__DATASET CONTENT__:
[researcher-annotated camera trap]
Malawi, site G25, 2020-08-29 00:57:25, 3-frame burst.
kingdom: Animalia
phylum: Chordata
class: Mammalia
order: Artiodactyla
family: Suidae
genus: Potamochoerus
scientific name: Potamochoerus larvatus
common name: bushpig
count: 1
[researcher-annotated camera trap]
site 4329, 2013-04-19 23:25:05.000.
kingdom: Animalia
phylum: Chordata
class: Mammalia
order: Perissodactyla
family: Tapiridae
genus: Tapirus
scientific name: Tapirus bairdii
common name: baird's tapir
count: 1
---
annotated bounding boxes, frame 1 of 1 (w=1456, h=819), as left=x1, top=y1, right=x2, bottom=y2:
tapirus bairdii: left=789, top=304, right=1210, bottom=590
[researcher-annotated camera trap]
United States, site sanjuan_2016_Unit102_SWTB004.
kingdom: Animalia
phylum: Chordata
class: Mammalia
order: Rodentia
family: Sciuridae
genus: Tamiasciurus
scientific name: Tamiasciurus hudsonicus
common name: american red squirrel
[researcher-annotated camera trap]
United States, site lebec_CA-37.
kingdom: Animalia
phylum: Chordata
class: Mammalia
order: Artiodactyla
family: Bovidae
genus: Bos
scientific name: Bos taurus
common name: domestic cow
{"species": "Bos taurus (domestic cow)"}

__TASK REQUIREMENTS__:
Exactly as they appear, restate all of the entries.

__RESULT__:
[researcher-annotated camera trap]
Malawi, site G25, 2020-08-29 00:57:25, 3-frame burst.
kingdom: Animalia
phylum: Chordata
class: Mammalia
order: Artiodactyla
family: Suidae
genus: Potamochoerus
scientific name: Potamochoerus larvatus
common name: bushpig
count: 1
[researcher-annotated camera trap]
site 4329, 2013-04-19 23:25:05.000.
kingdom: Animalia
phylum: Chordata
class: Mammalia
order: Perissodactyla
family: Tapiridae
genus: Tapirus
scientific name: Tapirus bairdii
common name: baird's tapir
count: 1
---
annotated bounding boxes, frame 1 of 1 (w=1456, h=819), as left=x1, top=y1, right=x2, bottom=y2:
tapirus bairdii: left=789, top=304, right=1210, bottom=590
[researcher-annotated camera trap]
United States, site sanjuan_2016_Unit102_SWTB004.
kingdom: Animalia
phylum: Chordata
class: Mammalia
order: Rodentia
family: Sciuridae
genus: Tamiasciurus
scientific name: Tamiasciurus hudsonicus
common name: american red squirrel
[researcher-annotated camera trap]
United States, site lebec_CA-37.
kingdom: Animalia
phylum: Chordata
class: Mammalia
order: Artiodactyla
family: Bovidae
genus: Bos
scientific name: Bos taurus
common name: domestic cow
{"species": "Bos taurus (domestic cow)"}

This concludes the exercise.